The face shields produced by BIW are designed to wrap around the head at the forehead level and cover the entire face. The company’s three 3D printers produce 12 shields per day for MaineHealth. Photo courtesy of David Hench

BATH — A small group of workers at Bath Iron Works have turned their attention from building destroyers to 3D printing plastic face shields for Maine’s health care workers.

BIW Engineering’s Advanced Concepts team is printing plastic face shield holders, which wrap around the head to hold plastic shields being cut by the BIW Sign Shop, according to a company statement released Tuesday.

Plastic face shields are used by health care workers to protect the face from bodily fluids and respiratory droplets. This is particularly useful when treating coronavirus patients, as the CDC believes the virus spreads through respiratory droplets from an infected person.

The company’s three 3D printers have been programmed to work around the clock to produce 12 shields per day for MaineHealth, the state’s largest health care system. BIW delivered 75 pieces of personal protective equipment to Maine Medical Center on Monday.

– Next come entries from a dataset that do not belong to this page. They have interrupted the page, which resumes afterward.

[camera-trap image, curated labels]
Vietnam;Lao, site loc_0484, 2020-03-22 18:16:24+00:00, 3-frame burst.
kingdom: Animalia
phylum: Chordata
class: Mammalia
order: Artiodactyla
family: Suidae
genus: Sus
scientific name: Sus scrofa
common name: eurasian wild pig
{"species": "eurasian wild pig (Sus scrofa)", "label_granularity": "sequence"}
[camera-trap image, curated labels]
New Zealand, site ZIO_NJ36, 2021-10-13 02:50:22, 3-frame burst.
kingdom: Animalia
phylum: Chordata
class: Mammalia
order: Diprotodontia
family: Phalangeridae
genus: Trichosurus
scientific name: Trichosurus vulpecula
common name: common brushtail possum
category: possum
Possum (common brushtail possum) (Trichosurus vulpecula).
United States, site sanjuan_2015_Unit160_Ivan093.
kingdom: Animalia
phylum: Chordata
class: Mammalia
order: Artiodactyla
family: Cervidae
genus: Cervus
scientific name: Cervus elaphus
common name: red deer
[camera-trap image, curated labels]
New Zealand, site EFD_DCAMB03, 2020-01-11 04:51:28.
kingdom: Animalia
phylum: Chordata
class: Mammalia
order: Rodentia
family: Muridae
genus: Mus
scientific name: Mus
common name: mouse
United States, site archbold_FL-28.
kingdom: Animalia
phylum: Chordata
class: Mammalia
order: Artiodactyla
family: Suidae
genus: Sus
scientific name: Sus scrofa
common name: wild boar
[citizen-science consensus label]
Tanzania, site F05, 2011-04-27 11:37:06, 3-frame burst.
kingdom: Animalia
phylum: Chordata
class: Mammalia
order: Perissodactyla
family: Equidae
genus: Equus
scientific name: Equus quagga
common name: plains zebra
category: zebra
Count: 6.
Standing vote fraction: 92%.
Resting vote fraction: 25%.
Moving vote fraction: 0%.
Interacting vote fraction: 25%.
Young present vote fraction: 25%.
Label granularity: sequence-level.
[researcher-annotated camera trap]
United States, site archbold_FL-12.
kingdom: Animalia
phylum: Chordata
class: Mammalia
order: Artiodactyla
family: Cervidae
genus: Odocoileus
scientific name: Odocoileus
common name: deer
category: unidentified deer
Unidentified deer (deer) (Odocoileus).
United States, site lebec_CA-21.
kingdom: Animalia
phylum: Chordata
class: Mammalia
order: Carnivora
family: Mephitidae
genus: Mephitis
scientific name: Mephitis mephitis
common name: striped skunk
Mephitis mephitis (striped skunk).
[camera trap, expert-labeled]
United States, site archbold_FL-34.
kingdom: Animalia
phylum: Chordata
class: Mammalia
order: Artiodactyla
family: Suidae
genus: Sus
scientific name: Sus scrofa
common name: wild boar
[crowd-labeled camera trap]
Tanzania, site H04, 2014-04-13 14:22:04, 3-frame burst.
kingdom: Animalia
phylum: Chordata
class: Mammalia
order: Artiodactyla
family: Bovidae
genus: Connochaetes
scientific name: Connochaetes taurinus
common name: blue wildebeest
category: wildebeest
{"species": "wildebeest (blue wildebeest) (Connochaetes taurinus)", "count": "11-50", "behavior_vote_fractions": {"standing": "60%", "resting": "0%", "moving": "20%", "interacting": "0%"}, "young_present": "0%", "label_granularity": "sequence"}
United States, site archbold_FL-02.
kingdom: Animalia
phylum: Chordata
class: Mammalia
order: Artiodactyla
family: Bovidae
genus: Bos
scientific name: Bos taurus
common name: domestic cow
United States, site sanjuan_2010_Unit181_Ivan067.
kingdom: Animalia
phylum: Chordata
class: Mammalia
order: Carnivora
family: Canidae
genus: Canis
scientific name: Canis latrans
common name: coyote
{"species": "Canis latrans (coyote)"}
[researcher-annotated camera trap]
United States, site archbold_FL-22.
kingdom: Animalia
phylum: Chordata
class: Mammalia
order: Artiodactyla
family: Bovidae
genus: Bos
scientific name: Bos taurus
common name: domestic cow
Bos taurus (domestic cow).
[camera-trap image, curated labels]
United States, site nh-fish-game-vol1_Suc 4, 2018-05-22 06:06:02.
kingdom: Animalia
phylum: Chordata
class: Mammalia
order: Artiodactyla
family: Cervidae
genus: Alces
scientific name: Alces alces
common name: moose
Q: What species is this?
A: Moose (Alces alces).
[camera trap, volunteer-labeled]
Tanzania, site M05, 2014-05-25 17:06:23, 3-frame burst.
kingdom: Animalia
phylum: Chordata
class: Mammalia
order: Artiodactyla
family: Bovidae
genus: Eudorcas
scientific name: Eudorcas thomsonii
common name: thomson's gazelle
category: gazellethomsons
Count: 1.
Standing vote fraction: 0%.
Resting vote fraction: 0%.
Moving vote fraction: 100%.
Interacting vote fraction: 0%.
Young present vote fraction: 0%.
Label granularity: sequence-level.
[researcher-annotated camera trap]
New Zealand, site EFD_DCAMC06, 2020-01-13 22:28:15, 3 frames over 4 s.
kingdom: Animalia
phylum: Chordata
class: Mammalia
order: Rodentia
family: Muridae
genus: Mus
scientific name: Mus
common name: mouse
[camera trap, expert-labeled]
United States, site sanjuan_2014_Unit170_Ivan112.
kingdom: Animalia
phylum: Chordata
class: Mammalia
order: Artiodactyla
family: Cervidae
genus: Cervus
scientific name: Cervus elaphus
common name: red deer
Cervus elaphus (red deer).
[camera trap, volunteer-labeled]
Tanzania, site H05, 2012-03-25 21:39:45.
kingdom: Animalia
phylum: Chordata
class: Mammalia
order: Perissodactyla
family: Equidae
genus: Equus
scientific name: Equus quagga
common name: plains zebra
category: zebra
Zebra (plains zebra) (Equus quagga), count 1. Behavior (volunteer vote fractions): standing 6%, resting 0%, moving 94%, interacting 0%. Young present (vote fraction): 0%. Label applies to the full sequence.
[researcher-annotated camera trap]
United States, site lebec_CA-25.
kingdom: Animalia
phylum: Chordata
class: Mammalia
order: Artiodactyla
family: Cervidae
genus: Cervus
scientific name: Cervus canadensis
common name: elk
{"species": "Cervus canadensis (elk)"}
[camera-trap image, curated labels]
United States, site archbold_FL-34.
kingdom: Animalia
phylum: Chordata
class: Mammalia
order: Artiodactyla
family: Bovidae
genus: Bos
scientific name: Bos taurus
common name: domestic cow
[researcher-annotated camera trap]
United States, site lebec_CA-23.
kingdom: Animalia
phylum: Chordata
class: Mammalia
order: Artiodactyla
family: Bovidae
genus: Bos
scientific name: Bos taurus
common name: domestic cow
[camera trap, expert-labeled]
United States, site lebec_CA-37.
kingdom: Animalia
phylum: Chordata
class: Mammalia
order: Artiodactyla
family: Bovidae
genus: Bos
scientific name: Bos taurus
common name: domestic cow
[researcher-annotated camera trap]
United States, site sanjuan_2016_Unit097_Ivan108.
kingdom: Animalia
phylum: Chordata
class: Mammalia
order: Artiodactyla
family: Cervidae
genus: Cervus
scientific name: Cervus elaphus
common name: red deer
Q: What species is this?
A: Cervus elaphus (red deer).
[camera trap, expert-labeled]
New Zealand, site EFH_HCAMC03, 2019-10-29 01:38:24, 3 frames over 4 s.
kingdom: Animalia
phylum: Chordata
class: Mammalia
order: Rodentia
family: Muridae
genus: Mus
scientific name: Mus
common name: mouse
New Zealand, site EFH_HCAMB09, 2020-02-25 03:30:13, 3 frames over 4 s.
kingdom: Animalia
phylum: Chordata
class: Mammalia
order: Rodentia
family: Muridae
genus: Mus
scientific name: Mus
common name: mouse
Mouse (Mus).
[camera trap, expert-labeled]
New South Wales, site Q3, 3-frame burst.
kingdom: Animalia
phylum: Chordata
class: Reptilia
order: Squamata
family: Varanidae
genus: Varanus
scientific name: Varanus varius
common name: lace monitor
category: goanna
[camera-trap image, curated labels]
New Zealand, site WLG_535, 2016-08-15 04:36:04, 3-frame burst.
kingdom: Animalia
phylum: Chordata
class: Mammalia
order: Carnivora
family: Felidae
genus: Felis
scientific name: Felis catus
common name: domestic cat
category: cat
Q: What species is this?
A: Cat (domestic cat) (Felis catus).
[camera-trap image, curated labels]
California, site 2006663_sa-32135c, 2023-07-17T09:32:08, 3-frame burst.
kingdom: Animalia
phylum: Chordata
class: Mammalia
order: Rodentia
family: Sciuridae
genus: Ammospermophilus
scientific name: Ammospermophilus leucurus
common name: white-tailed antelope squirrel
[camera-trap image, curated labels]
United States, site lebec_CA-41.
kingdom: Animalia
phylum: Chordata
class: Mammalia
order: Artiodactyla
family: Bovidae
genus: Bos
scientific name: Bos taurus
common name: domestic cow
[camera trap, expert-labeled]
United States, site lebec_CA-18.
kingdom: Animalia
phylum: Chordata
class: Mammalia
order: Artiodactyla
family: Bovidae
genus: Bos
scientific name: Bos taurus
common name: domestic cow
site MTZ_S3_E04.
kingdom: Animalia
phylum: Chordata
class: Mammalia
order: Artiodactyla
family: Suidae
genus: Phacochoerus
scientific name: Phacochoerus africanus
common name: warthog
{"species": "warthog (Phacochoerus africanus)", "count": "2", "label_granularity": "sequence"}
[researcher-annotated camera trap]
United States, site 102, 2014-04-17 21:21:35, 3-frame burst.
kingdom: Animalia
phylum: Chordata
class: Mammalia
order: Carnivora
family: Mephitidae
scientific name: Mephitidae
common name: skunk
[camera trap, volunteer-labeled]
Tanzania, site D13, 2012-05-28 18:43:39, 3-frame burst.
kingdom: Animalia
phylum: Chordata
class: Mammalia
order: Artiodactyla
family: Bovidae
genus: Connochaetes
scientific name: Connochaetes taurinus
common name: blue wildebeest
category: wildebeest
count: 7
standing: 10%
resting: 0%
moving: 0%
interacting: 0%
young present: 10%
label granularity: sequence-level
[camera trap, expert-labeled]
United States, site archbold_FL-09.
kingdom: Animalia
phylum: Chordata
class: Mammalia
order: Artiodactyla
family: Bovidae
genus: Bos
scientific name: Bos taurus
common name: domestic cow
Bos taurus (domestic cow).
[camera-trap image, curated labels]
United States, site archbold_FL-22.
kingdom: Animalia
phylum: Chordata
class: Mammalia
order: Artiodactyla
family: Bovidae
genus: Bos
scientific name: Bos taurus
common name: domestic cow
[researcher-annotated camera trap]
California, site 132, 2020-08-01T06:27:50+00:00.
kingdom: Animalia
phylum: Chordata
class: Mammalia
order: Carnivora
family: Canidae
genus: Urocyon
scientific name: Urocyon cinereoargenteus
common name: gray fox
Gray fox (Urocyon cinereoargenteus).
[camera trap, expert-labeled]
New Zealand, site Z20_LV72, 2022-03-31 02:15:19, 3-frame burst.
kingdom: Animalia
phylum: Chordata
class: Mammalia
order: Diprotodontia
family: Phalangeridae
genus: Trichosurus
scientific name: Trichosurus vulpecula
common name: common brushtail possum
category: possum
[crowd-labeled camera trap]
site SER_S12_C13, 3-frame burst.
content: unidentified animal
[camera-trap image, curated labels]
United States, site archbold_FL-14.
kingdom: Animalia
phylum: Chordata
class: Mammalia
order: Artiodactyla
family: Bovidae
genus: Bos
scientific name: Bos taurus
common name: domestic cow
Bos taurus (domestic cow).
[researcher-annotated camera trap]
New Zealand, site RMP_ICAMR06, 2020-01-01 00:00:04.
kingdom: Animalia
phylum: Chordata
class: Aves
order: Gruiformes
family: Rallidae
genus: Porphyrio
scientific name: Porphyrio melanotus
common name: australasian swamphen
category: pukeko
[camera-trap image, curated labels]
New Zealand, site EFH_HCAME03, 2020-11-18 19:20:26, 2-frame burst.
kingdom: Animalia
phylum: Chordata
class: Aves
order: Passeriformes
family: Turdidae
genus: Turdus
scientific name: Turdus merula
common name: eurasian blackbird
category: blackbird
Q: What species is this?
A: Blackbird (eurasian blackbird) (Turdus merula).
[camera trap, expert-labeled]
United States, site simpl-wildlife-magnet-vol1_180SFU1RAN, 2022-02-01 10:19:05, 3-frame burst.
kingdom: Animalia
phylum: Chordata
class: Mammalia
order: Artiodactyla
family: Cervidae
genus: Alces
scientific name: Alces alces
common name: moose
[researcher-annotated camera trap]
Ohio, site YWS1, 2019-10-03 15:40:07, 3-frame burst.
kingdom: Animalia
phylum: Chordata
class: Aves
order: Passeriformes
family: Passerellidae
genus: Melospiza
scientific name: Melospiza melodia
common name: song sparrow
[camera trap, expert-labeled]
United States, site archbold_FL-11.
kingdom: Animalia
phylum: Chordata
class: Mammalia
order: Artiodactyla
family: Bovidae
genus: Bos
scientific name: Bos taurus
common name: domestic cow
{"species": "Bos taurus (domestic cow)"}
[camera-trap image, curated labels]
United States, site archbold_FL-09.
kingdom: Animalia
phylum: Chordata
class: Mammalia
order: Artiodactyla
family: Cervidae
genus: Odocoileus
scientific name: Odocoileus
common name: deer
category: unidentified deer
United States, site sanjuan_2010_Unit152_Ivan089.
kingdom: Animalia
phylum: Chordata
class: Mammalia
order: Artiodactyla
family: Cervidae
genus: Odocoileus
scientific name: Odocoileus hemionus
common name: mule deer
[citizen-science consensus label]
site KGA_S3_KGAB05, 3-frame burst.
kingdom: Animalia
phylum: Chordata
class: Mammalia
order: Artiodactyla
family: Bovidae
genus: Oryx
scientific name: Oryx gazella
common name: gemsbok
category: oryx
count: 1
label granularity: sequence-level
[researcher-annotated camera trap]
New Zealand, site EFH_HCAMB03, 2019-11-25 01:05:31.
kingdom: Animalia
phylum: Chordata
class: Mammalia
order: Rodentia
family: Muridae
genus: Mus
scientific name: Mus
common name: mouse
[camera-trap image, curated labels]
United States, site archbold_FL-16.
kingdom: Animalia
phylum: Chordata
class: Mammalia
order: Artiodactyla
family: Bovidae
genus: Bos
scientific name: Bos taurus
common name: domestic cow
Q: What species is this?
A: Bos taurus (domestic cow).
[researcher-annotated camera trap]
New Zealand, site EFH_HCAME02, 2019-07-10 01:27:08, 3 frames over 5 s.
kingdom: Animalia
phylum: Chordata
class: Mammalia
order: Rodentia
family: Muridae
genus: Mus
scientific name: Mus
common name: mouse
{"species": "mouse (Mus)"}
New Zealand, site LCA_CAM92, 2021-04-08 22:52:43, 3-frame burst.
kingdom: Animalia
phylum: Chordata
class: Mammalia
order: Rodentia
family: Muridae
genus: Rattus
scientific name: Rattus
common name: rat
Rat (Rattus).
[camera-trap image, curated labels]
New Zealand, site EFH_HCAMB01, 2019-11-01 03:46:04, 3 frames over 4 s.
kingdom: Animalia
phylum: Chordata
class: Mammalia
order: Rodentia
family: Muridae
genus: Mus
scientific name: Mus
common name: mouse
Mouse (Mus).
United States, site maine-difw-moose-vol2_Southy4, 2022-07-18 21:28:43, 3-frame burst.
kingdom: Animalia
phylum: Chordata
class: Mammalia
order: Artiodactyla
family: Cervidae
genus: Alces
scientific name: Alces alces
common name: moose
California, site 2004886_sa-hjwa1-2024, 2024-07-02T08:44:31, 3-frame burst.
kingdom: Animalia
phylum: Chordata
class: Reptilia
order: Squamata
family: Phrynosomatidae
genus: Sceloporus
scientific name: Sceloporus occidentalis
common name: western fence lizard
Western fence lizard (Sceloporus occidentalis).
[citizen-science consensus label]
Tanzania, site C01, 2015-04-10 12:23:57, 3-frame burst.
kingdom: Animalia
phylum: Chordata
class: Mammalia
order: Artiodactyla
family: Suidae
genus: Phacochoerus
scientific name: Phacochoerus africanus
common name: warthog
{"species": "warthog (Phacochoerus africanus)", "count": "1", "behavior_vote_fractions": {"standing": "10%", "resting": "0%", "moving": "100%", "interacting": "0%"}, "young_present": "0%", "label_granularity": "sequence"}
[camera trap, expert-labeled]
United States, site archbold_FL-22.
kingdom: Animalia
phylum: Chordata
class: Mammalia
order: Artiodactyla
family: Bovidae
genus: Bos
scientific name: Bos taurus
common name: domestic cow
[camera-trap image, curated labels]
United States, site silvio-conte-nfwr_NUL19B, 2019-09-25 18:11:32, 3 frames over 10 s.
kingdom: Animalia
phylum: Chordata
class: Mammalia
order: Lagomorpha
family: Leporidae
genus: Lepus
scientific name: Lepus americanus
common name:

David Hench, BIW spokesman, said the shipyard hopes to eventually make 100 face shields per week until there is no longer a shortage.

John Porter, spokesman for MaineHealth, said all donated equipment “must meet clinical standards for effectiveness if they are to be deployed to our care teams.”


To accomplish this, Porter said donors can fill out a form on MaineHealth’s website that allows the company to review the assistance offer.

“We really appreciate community partners like BIW stepping up to help us during this crisis,” said Porter. “Not only does such assistance provide much needed resources as we care for the people most impacted by COVID-19, but this generosity sends a powerful message to our caregivers that they are valued by our communities.”

This move from BIW comes one week after all four members of Maine’s Congressional Delegation wrote to Department of Health and Human Services Secretary Alex Azar and Federal Emergency Management Agency Administrator Peter Gaynor requesting more PPE for Maine healthcare workers, citing healthcare workers account for 17% of Maine’s coronavirus cases.

“With each passing day that the virus continues to spread, health care workers and first line responders across the country are bravely risking their lives to aid their fellow Americans through this devastating pandemic,” Sens. Collins and King and Reps. Pingree and Golden wrote. “It is imperative that those on the front lines of this pandemic – the health care workers and first responders – have ready access to potentially lifesaving PPE.”

BIW also donated 3,200 medical-grade N95 respirator masks to MaineHealth earlier this month, which were distributed based on need to the hospitals and other facilities the health system operates in Maine.

The shipyard released a separate statement Tuesday adding it’s assisting Guilford-based Puritan Medical Products “in the evaluation of options to expand its production of sterile swabs necessary for increased COVID-19 testing across the country.”


Puritan Medical posted a blog on its website on Monday saying it has ramped up production of nasal swabs used to test people for coronavirus infection and is currently manufacturing “over 1 million swabs for COVID-19 testing a week,” the Portland Press Herald reported.

Hench did not comment further on how BIW is helping the medical company.

While the shipyard continues to produce protective equipment for Maine hospitals, it encourages its own 6,800 employees to wear face coverings while at work. The company said Monday it has distributed over 4,000 face coverings to workers, but wearing them is not mandatory.

The company has received criticism in recent weeks from Maine lawmakers and the leaders of BIW’s largest unions calling on the shipyard to do more to protect its workforce. The union demanded the shipyard close and give its employees paid leave, which was only amplified when the company announced a second BIW worker tested positive on April 2.

The first employee who tested positive has since recovered and returned to work, and the second employee remains under medical supervision, according to a company statement released Tuesday, adding BIW is not aware of any additional positive cases as of Tuesday.

Most recently, 72 Maine lawmakers sent a letter to Dirk Lesko, president of BIW, pleading for the shipyard to take additional steps to protect workers as coronavirus cases continue to rise across the state. Lesko responded with a letter to the state legislators in which he wrote, “The Department of Defense is charged with responsibility for national security and it is up to the DoD to decide whether we remain in operation.”

The CDC reported 888 total confirmed coronavirus cases in the state and 36 Mainers have died as of Tuesday. However, 443 people have recovered from the virus, bringing active cases down to 406.